Statistical Analysis

All analyses were conducted in R v4.0.3 (R Core Team, 2020). To assess how weather affects spider trophic interactions over time, we analysed dietary changes across weather gradients using multivariate models. To identify whether this was likely to be driven by changes in prey abundance, we assessed the corresponding changes in the prey communities and then used null models to ascertain whether spiders were responding to prey abundance changes through prey choice. Given the dependence of linyphiid spiders on webs for foraging, we also compared web height and area over weather gradients to assess whether this may be a component of adaptive foraging. To assess the inter-annual consistency of prey choices in response to weather conditions, we also assessed whether prey preference data could be used to improve the predictive power of prey choice models. For this, we generated null models for 2017 data with prey abundance weighted by prey preferences estimated with the 2018 data. This allowed us to assess the consistency of prey choice under similar conditions, but also provides insight as to whether this framework can be used to predict predator responses to diverse prey communities under dynamic conditions. We detail the specific stages of this analytical framework in the below sections.

 

Sampling completeness and diversity assessment

To assess the diversity represented by the dietary analysis and the invertebrate community sampling, and the completeness of those datasets, coverage-based rarefaction and extrapolation were carried out, and Hill diversity calculated (Chao et al., 2014; Roswell, Dushoff, & Winfree, 2021). This was performed using the ‘iNEXT’ package with species represented by frequency-of-occurrence across samples (Chao et al., 2014; Hsieh et al., 2016; Figures S4 & S6).

 

Relationships between weather, spider trophic interactions and prey community composition

Prey species that occurred in only one spider individual were removed before further analyses to prevent outliers skewing the results. Spider trophic interactions were related to temporal and weather variables in multivariate generalized linear models (MGLMs) with a binomial error family (Wang, Naumann, Wright, & Warton, 2012). Trophic interactions were related to temporal variables and their pairwise interactions (including spider genus to account for any confounding effect), weather variables and their pairwise interactions, and weather variables and their interactions with spider genus and time (to account for any confounding effects) in three separate MGLMs. These variables were separated into different models (Temporal model, Weather interaction model and Confounding effects model) to improve model fit and reduce singularity. Invertebrate communities from suction sampling were related to temporal and weather variables in identically structured MGLMs (excluding the spider genus variable) with a Poisson error family.

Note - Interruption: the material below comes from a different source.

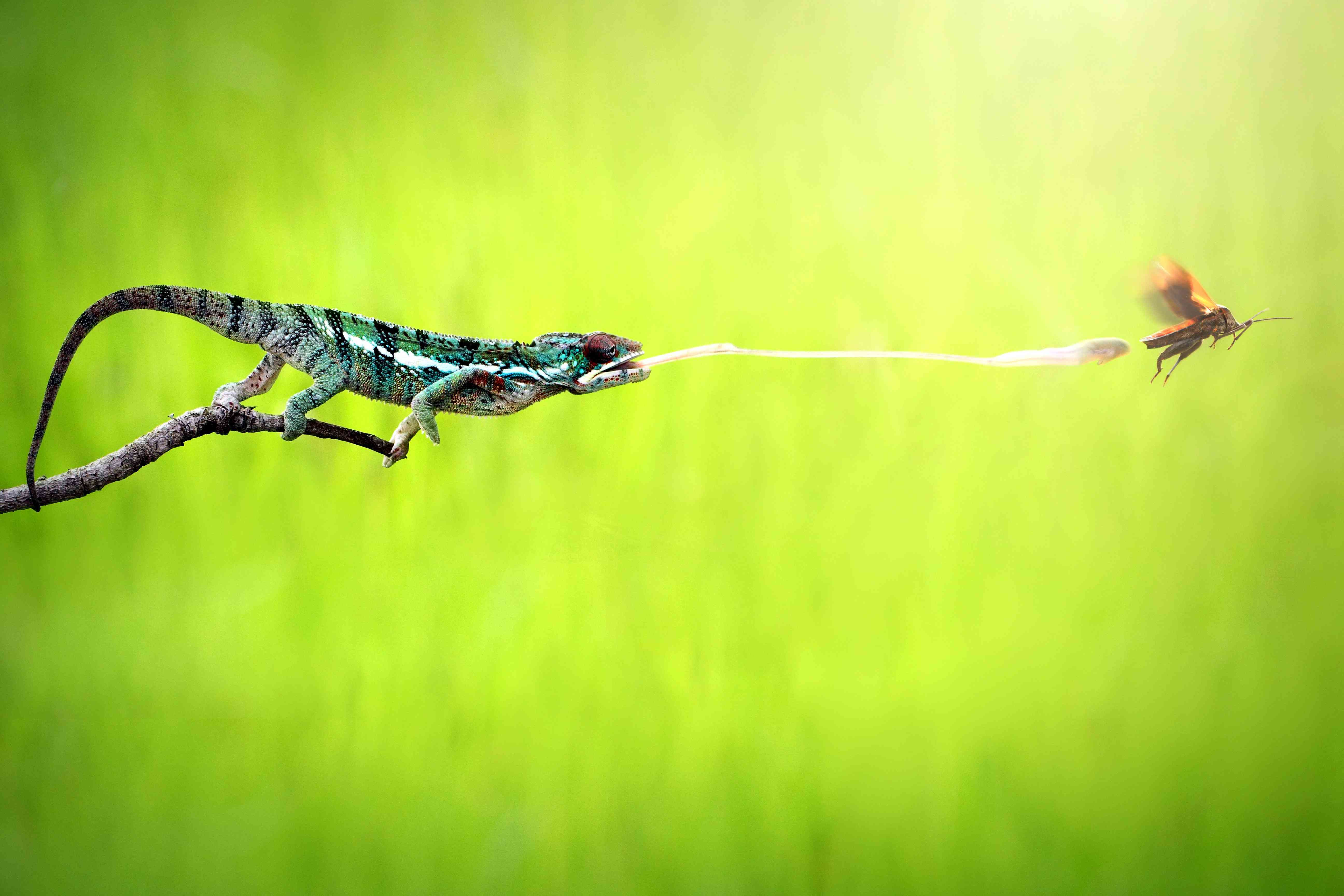 A hunting chameleon shoots its tongue at a bug in Indoneisa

All MGLMs were fitted using the ‘manyglm’ function in the ‘mvabund’ package (Wang et al., 2012). ‘Temporal model’ independent variables were calendar day (day), mean day length in minutes for the preceding week (day length), spider genus (for dietary models only, to ascertain any effect of spider taxonomic differences on dietary differences over time and day lengths) and all two-way interactions between these variables. ‘Weather interaction model’ independent variables were mean temperature, precipitation, dewpoint, wind speed and pressure for the preceding week, and pairwise interactions between weather variables. ‘Confounding effects model’ independent variables were day (to investigate the interaction between time and weather), spider genus (for dietary models only, to ascertain any effect of spider taxonomic differences on dietary differences over time and day lengths), mean temperature, precipitation, dewpoint, wind speed and pressure for the preceding week, and two-way interactions of each weather variable with day and genus.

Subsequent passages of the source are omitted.